I've been writing a database importer plugin for a Rails application that needs to data on some "legacy" production databases (well, not really legacy, but the schema differs from ActiveRecord conventions) with the intention of scheduling a cron job to run the imports. Why not connect the Rails app to the legacy databases? Hmm, let's see:

  • the records don't have to be up to date (so I can afford to, say, import yesterday's records today),
  • less jumping through hoops molding ActiveRecord models to the legacy databases,
  • the production database schema is liable to change - but this should not affect my Rails application,
  • there will be lower loads on the legacy databases which are in full-blown production use, and
  • most importantly, it gives me an excuse to figure out writing a data importer for a Rails application.

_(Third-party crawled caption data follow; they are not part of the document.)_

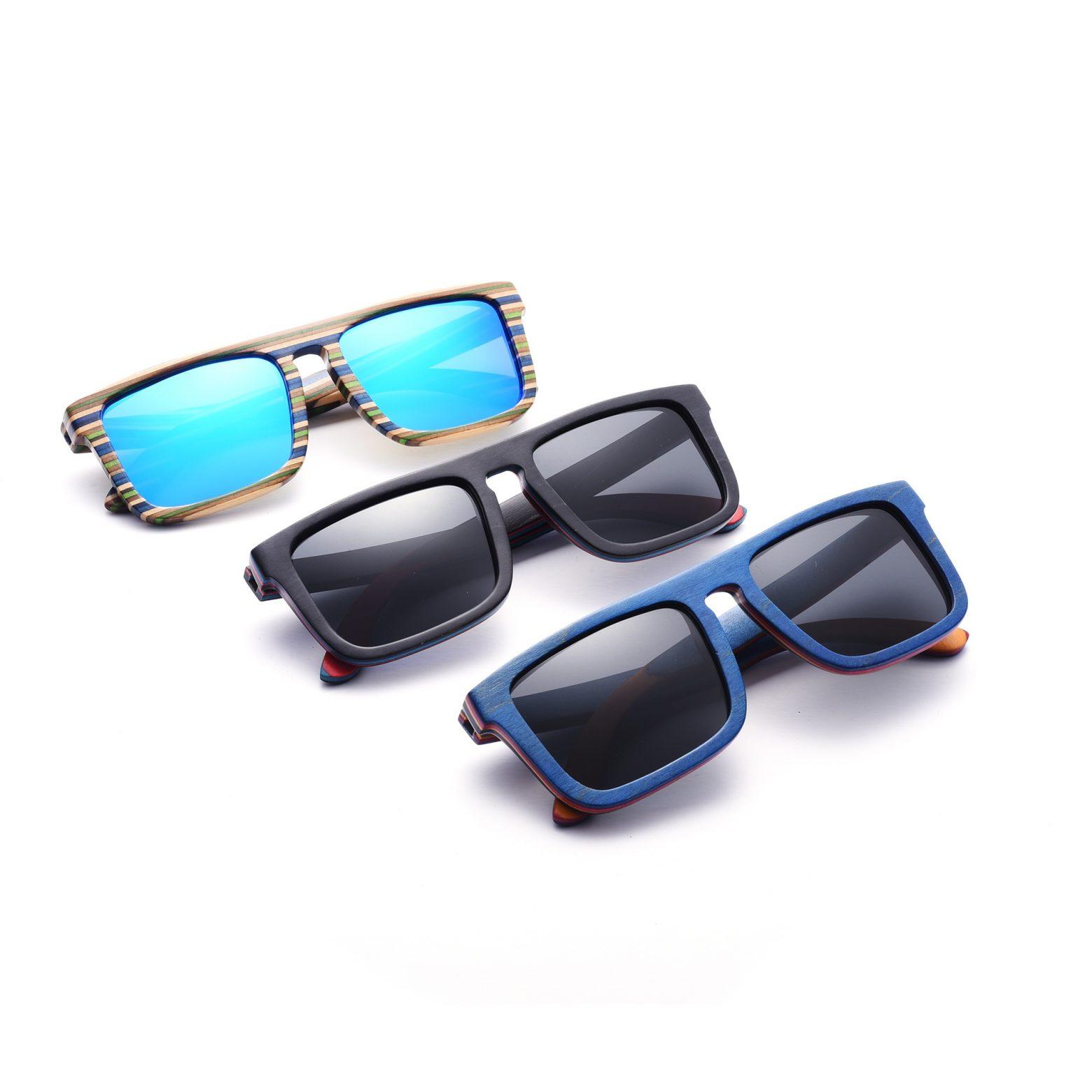 wood-sunglasses-2500253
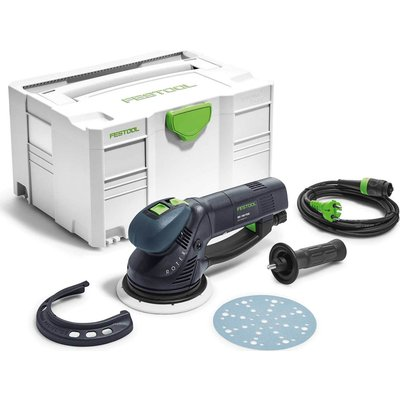 Festool Rotex RO 150 FEQ-Plus Eccentric Disc Sander 150mm 240v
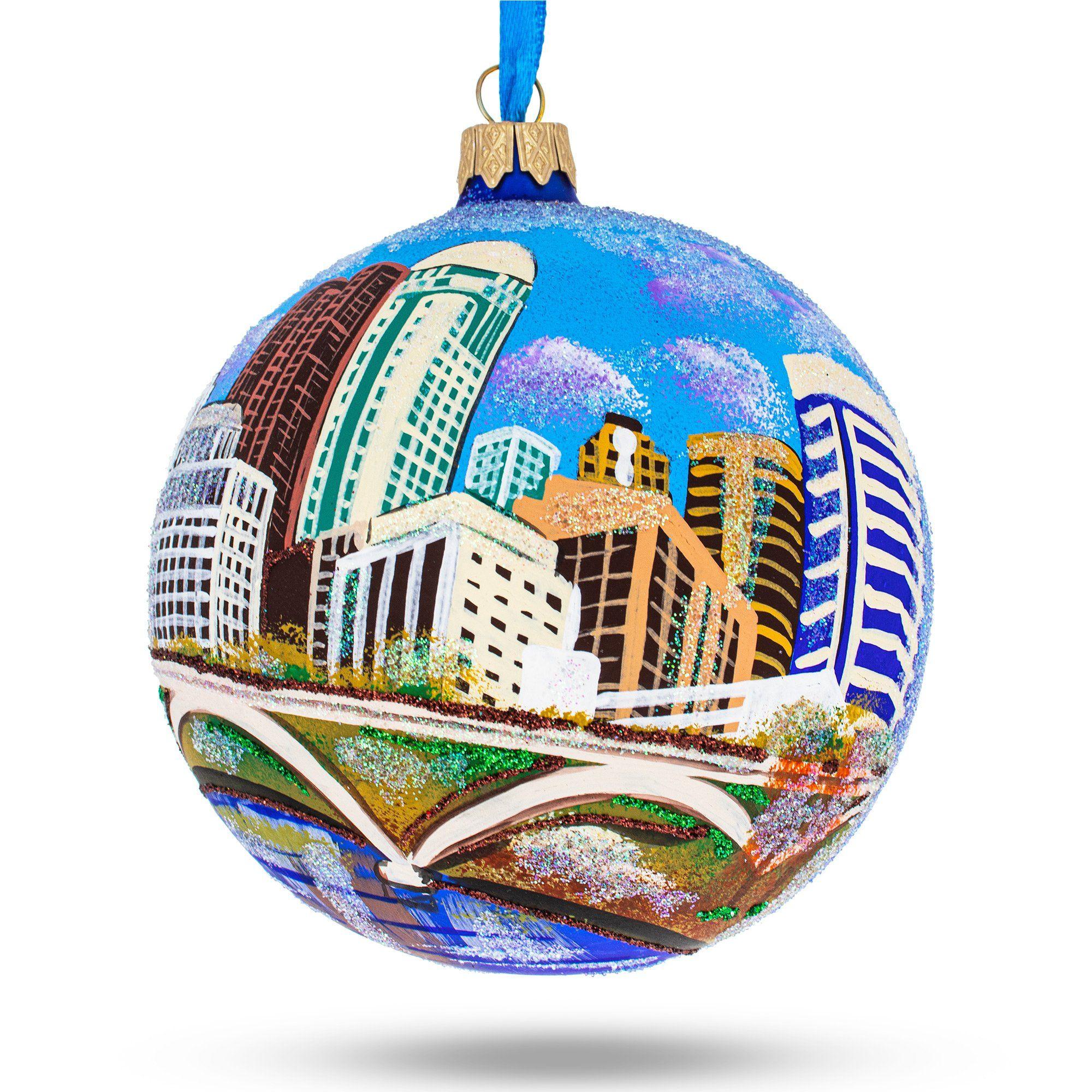 Columbus Ohio Glass Christmas Ornament 4 Inches Glass Christmas Ornaments Christmas Ornaments Personalized Ornaments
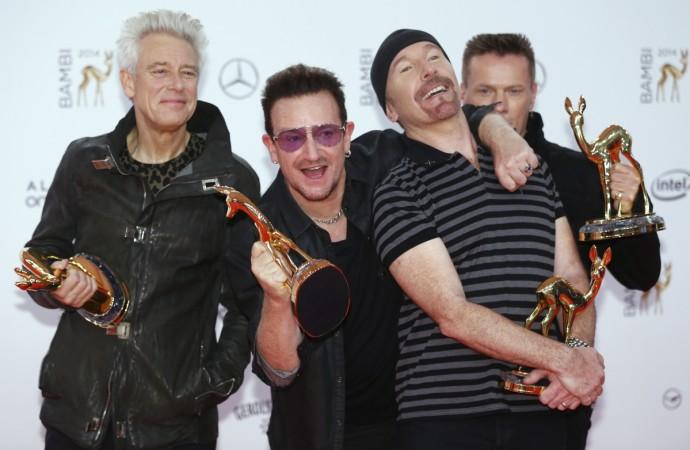 Bono Cheats Death After Jet Door Falls Mid-Flight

And I am surprised that it actually was rather fun writing the importer plugin (data importing stuff is normally one of the most unexciting things a programmer can do, right next to writing lengthy requirements documentation and any kind of contact sport). It's basically a plugin that defines ActiveRecord models on the source (legacy) databases and then creates our Rails app's models from these. Importer classes allow me to then run the imports using script/runner like so:

script/runner "HotelsImporter.import :start => 2.days.ago.to_date, :end => 1.day.ago.to_date" -e production

Put that in a cron job and there you go, scheduled daily (or hourly, whatever) imports.

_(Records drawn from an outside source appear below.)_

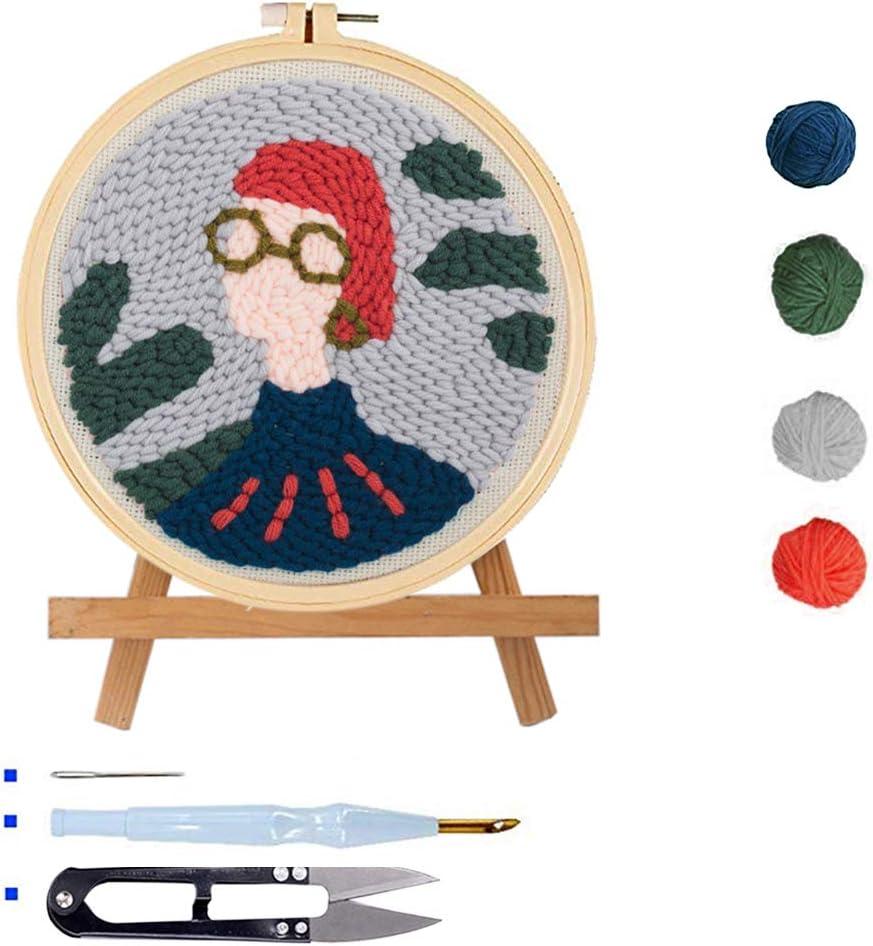 Beginner DIY Rug-Punch Hook Knitting Set Including Embroidery Pen ...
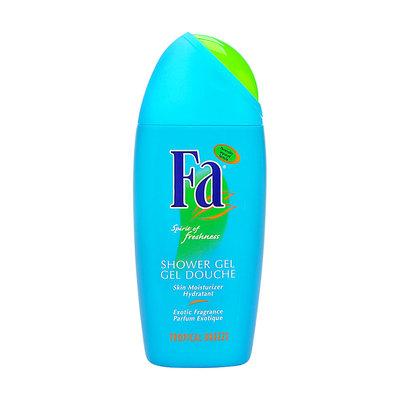 Fa Shower Gel - Tropical Breeze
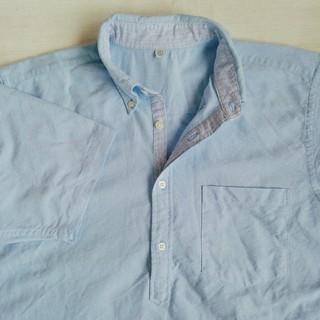 UNIQLO - UNIQLO 紳士 ボタンダウン 半袖プルオーバーシャツ(水色)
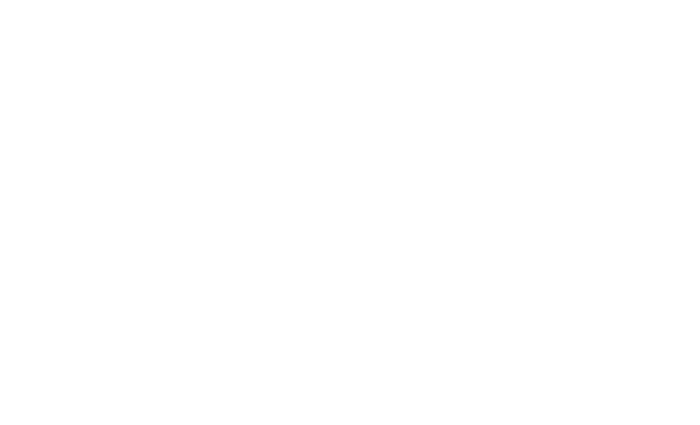 Close Up magic for weddings Parties & Corporate Events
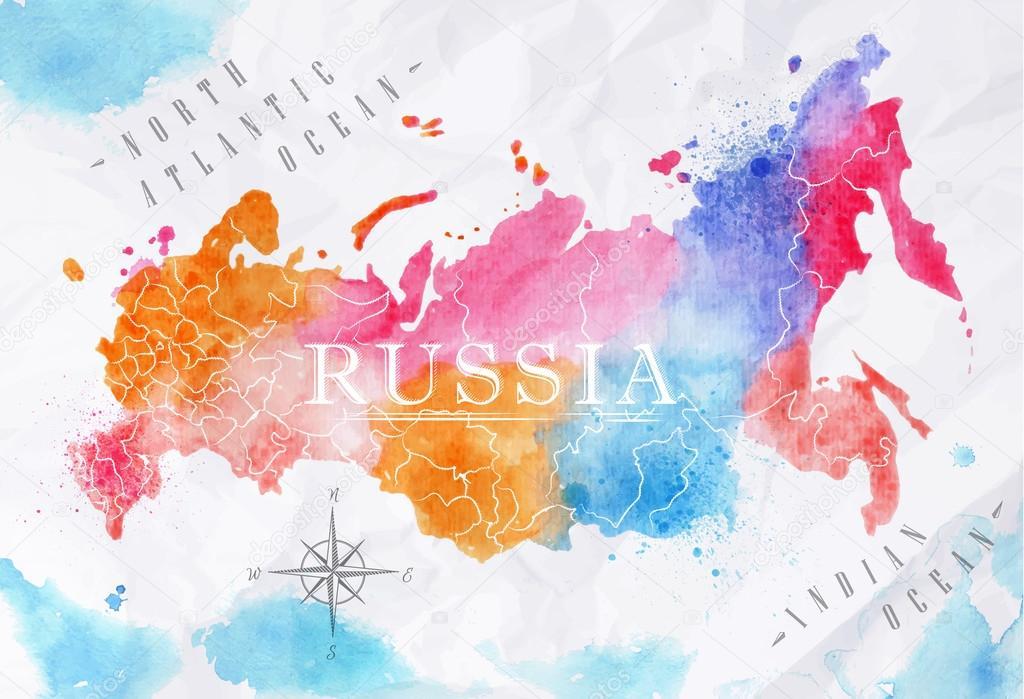 俄罗斯在矢量格式的背景弄皱的纸上的粉红色和蓝色颜色的水彩地图—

But I digress. What was I actually going to talk about? Oh yes, checking for duplicate ActiveRecord objects. Now, the importers I wrote were run daily but there was the risk of re-importing the same data again (due to failed cron jobs, running the same job twice, acts of god, etc.). To be defensive, I needed to check that there were no existing records before importing them from the legacy databases.

At this point I could decide to run uniqueness checks on any natural keys of each table (and Rails makes this really easy with AR validations, as we all know), or rely on a more convenient "the whole hog" field-by-field comparison. I settled on doing a field-by-field comparison after realizing that:

  • it's easier and I don't have to specify which natural fields constitute the natural keys, and
  • there are some tables which don't really have a natural keys (these generally belong to has_many side of an association).

Update: As choonkeat pointed out in a comment below, I can simply use Post.find(:all, :conditions => new_post.attributes) since that stood out very clearly as the way to do it. This was actually the first way I tried to do this but it didn't work in the importer - I must have been doing something stupid! Doh! Thanks choonkeat for pointing out my blooper. Anyway you can mostly ignore what follows below but I'll keep it here to remind myself of my error.

So I went looking for an easy way or a Railism to check whether an existing new ActiveRecord object already exists in the database. Hmm, I couldn't find anything helpful - I guess everyone is relying on AR validations. Still, I went ahead and mixed in a to_conditions instance method to ActiveRecord::Base - looks like my answer to everything nowadays is to re-open existing classes.

module Bezurk #:nodoc:
  module ActiveRecord #:nodoc:
    module Extensions
      def to_conditions
        attributes.inject({}) do |hash, (name, value)|
          hash.merge(name.intern => value)
      alias :to_conditions_hash :to_conditions

# ...
ActiveRecord::Base.send(:include, Bezurk::ActiveRecord::Extensions)

So now in my importers I can easily check for potential duplicate entries:

new_post.save! if Post.find(:all, :conditions => new_post.to_conditions).empty?

Now, I just have this nagging suspicion that there is a better way to do this...